Поев и напившись с гримасой отвращения кислых щей, Васька почувствовал себя лучше. Он переместился с пола на кровать, обнял Катерину за плечи и потянул на себя, но та, не глядя, оттолкнула его локтем.
– Пошел… К шалавам своим иди.
– Эва… Взревновала, што ль, дура? – ухмыльнулся Васька.
Катерина не обернулась.
– Денег дай – пойду! – разозлился он. – Шалавам деньги нужны!
– Поди достань.
– Тьфу, зараза! Есть ведь у тебя!
– Есть не про твою честь. Скажи лучше, что делать будем?
– Сухари сушить! – окончательно вышел из себя Васька. – Что без денег делать-то можно? Только тараканьи бега устраивать!
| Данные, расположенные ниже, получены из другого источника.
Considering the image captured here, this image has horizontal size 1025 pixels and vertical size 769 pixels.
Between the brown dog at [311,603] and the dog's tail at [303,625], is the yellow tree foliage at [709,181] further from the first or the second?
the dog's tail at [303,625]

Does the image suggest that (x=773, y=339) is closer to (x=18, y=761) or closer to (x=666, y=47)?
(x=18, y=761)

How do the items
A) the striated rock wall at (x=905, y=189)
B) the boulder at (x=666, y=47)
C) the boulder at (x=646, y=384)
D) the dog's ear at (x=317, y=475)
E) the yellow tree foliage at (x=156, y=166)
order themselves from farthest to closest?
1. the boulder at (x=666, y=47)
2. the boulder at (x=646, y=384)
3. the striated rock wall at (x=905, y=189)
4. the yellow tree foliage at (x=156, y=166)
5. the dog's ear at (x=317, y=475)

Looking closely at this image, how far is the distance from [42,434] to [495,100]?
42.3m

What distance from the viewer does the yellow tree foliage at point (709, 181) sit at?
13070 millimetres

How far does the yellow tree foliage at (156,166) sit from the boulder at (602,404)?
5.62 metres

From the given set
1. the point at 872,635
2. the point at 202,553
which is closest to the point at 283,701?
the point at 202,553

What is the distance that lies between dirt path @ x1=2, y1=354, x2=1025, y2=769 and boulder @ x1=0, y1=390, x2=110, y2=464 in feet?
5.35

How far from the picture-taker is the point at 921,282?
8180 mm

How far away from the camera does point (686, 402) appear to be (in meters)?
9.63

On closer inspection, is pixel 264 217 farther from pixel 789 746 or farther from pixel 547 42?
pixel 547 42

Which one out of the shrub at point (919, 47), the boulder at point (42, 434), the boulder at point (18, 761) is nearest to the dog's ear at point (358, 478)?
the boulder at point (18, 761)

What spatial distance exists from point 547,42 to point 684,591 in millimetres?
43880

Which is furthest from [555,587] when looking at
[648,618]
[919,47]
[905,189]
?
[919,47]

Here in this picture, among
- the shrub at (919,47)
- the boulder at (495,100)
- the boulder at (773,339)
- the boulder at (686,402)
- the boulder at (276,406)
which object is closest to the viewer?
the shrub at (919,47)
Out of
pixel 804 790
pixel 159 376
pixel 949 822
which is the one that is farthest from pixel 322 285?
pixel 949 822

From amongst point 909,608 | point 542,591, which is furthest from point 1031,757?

Воротимся в Москву, может?
Катерина не ответила. Она уже думала об этом. Но возвращаться ей было некуда. Дом сгорел, в Москве ее, кроме Анны, никто не ждал. Да Катерина и не была уверена, что сестра обрадуется ее появлению. Ведь покровитель Анны, Петр Ахичевский, год назад пристроил Катерину в Мартыновский приют и поручился за нее. Наверное, у него были неприятности после побега юной воровки, и они могли сказаться на Анне. Вдруг она теперь и знать не захочет свою младшую сестренку?.. Неожиданно за окном послышались резкие хлопки: один, другой, третий… Катерина, вздрогнув, очнулась от своих мыслей, повернулась к Ваське. Тот, перехватив ее взгляд, ухмыльнулся:
– Палят, кажись…
– Кто? – недоуменно спросила Катерина, вставая и направляясь к окну.
Гостиница имела дурную репутацию, в ней было полно сомнительных личностей – от уличных девиц и их «котов» до скупщиков краденого, – нередко случались драки с поножовщиной, но до пальбы на памяти Катерины еще не доходило. Выглянув в окно, она увидела, что во внутреннем дворе столпилось множество людей и бегают жандармы. Не успела Катерина сообразить, что бы все это могло означать, как Васька оттащил ее в сторону:
– Сполоумела, дурища? Пуля – дура, не глядит куда летит! Словишь еще желудя в печенку, так…
Договорить он не успел: из-за двери послышался нарастающий треск и грохот. Кто-то сломя голову мчался по коридору, и гнилые доски пола скрипели и трещали на весь этаж. Васька и Катерина только переглянулись – а старая щелястая дверь номера уже распахнулась, и на пороге вырос взъерошенный, тяжело дышащий парень лет двадцати пяти. Черные волосы его были всклокочены, а по грязной, разорванной почти до пояса рубахе расползлось алое пятно. Светлые глаза в упор, без удивления, без страха уставились на Катерину. Та так же молча смотрела на него.